### THE TASK
Format every line of the records below as a numbered list, omitting the blank lines.

-------- RAW DATA --------

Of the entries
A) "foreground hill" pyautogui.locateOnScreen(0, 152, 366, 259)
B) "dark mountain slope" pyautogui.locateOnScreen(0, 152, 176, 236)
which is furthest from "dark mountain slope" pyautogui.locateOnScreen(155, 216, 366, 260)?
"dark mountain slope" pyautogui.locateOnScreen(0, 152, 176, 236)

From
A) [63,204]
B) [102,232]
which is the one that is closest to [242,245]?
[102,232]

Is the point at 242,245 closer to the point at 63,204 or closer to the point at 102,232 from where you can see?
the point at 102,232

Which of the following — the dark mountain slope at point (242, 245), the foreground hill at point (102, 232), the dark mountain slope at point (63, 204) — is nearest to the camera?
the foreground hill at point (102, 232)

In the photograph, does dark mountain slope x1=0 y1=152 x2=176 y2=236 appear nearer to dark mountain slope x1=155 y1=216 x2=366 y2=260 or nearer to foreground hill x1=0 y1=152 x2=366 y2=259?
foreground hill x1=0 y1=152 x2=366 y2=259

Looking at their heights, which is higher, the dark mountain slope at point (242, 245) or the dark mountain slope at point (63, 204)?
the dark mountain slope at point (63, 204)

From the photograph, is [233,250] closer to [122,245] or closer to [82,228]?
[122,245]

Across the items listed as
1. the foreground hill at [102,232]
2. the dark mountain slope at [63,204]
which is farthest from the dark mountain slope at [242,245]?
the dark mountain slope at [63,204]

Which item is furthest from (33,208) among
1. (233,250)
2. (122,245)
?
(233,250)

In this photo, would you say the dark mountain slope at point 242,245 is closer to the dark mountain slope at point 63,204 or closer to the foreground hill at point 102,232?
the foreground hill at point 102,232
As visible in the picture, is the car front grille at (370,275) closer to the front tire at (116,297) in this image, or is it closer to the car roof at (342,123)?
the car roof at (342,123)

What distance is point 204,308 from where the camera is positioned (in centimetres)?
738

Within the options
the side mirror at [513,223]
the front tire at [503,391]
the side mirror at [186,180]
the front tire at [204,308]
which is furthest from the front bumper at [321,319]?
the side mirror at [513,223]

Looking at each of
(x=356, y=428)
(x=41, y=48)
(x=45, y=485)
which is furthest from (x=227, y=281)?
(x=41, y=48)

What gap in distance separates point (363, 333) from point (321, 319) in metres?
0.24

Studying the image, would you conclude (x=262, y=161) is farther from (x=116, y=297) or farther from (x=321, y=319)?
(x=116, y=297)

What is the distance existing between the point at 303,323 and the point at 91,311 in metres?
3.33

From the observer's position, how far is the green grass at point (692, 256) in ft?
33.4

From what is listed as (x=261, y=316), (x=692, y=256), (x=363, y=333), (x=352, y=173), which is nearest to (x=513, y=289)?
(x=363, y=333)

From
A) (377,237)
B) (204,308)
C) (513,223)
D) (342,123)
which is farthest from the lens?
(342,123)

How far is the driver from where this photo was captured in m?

--------

### REPLY
1. Of the entries
2. A) "foreground hill" pyautogui.locateOnScreen(0, 152, 366, 259)
3. B) "dark mountain slope" pyautogui.locateOnScreen(0, 152, 176, 236)
4. which is furthest from "dark mountain slope" pyautogui.locateOnScreen(155, 216, 366, 260)?
5. "dark mountain slope" pyautogui.locateOnScreen(0, 152, 176, 236)
6. From
7. A) [63,204]
8. B) [102,232]
9. which is the one that is closest to [242,245]?
10. [102,232]
11. Is the point at 242,245 closer to the point at 63,204 or closer to the point at 102,232 from where you can see?
12. the point at 102,232
13. Which of the following — the dark mountain slope at point (242, 245), the foreground hill at point (102, 232), the dark mountain slope at point (63, 204) — is nearest to the camera?
14. the foreground hill at point (102, 232)
15. In the photograph, does dark mountain slope x1=0 y1=152 x2=176 y2=236 appear nearer to dark mountain slope x1=155 y1=216 x2=366 y2=260 or nearer to foreground hill x1=0 y1=152 x2=366 y2=259?
16. foreground hill x1=0 y1=152 x2=366 y2=259
17. Looking at their heights, which is higher, the dark mountain slope at point (242, 245) or the dark mountain slope at point (63, 204)?
18. the dark mountain slope at point (63, 204)
19. From the photograph, is [233,250] closer to [122,245] or closer to [82,228]?
20. [122,245]
21. Across the items listed as
22. 1. the foreground hill at [102,232]
23. 2. the dark mountain slope at [63,204]
24. which is farthest from the dark mountain slope at [242,245]?
25. the dark mountain slope at [63,204]
26. Which item is furthest from (33,208) among
27. 1. (233,250)
28. 2. (122,245)
29. ?
30. (233,250)
31. In this photo, would you say the dark mountain slope at point 242,245 is closer to the dark mountain slope at point 63,204 or closer to the foreground hill at point 102,232?
32. the foreground hill at point 102,232
33. As visible in the picture, is the car front grille at (370,275) closer to the front tire at (116,297) in this image, or is it closer to the car roof at (342,123)?
34. the car roof at (342,123)
35. What distance is point 204,308 from where the camera is positioned (in centimetres)?
36. 738
37. Within the options
38. the side mirror at [513,223]
39. the front tire at [503,391]
40. the side mirror at [186,180]
41. the front tire at [204,308]
42. which is furthest from the front bumper at [321,319]?
43. the side mirror at [513,223]
44. Looking at each of
45. (x=356, y=428)
46. (x=41, y=48)
47. (x=45, y=485)
48. which is furthest from (x=227, y=281)?
49. (x=41, y=48)
50. What gap in distance separates point (363, 333) from point (321, 319) in metres?
51. 0.24
52. Studying the image, would you conclude (x=262, y=161) is farther from (x=116, y=297) or farther from (x=321, y=319)?
53. (x=116, y=297)
54. What is the distance existing between the point at 303,323 and the point at 91,311 in metres?
55. 3.33
56. From the observer's position, how far is the green grass at point (692, 256) in ft?
57. 33.4
58. From what is listed as (x=261, y=316), (x=692, y=256), (x=363, y=333), (x=352, y=173), which is nearest to (x=513, y=289)?
59. (x=363, y=333)
60. From
61. A) (377,237)
62. B) (204,308)
63. C) (513,223)
64. D) (342,123)
65. which is farthest from the lens?
66. (342,123)
67. How far is the driver from where this photo was captured in m?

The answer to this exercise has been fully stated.